Proponents of Data Mesh understand its many game-changing benefits for large scale organizations. For those who are new to this reimagined framework, Data Mesh will enable organizations to respond gracefully to an uncertain and volatile business climate; to sustain agility in the face of growth; and to accelerate business value in proportion to already-made data analytics investments. These benefits are very encouraging, and some organizations are very far along in their Data Mesh journey with existing practices and ideas that we can learn from and one area is data governance.
A move from centralized to decentralized data governance
Data governance is one area that is traditionally thought of as part of data management, with responsibilities and activities performed as a centralized function.
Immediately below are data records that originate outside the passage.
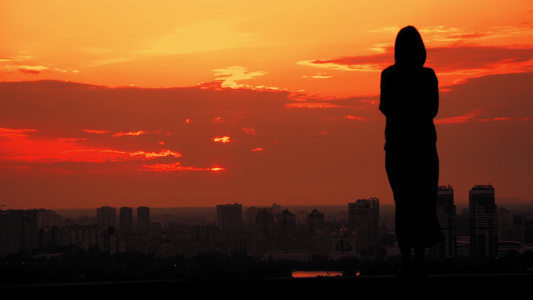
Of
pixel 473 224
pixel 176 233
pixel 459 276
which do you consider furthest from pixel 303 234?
pixel 459 276

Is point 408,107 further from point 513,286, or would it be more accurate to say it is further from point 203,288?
point 203,288

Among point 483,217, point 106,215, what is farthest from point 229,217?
point 483,217

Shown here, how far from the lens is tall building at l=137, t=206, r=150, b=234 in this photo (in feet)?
158

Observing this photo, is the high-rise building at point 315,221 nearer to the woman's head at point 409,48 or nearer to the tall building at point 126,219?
the tall building at point 126,219

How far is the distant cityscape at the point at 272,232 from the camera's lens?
26469 millimetres

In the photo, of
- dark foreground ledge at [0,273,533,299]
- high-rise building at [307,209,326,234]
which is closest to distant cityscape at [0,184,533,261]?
high-rise building at [307,209,326,234]

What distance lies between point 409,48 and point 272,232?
3649 cm

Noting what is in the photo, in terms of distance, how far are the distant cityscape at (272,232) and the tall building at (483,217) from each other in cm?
4

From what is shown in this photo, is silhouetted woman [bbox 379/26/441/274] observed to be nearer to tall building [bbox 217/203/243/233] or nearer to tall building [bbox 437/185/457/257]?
tall building [bbox 437/185/457/257]

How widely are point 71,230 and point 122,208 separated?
39.9ft

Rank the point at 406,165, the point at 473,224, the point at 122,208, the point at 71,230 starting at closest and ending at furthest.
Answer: the point at 406,165, the point at 473,224, the point at 71,230, the point at 122,208

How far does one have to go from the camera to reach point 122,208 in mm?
51938

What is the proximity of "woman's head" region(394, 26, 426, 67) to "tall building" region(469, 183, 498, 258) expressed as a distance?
21380mm

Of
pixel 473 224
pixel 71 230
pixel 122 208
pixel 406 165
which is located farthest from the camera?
pixel 122 208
Immediately, we can see that the decentralized nature of Data Mesh poses some interesting questions. In this post, we’ll explore securing data within a Data Mesh as well as who is responsible for providing this service.
Domain Owners: data products and decentralized policy management
Once on the Data Mesh journey, domain ownership of data means decentralizing ownership and as such, the central data team is no longer responsible for traditional data management functions. Instead, domains are responsible for data products, and it’s an important responsibility. A data product can contain data from both operational and analytical systems, it gets transformed, and is served to the rest of the business.
Data Mesh also positions domains to focus on shaping and managing the data, rather than managing the data infrastructure. As such, data product developers, data product owners, and the domain owners are focused on molding the data, making it useful and valuable to others. As part of the data product definition, the domain will also be partly responsible for who can access the data that forms part of the data product.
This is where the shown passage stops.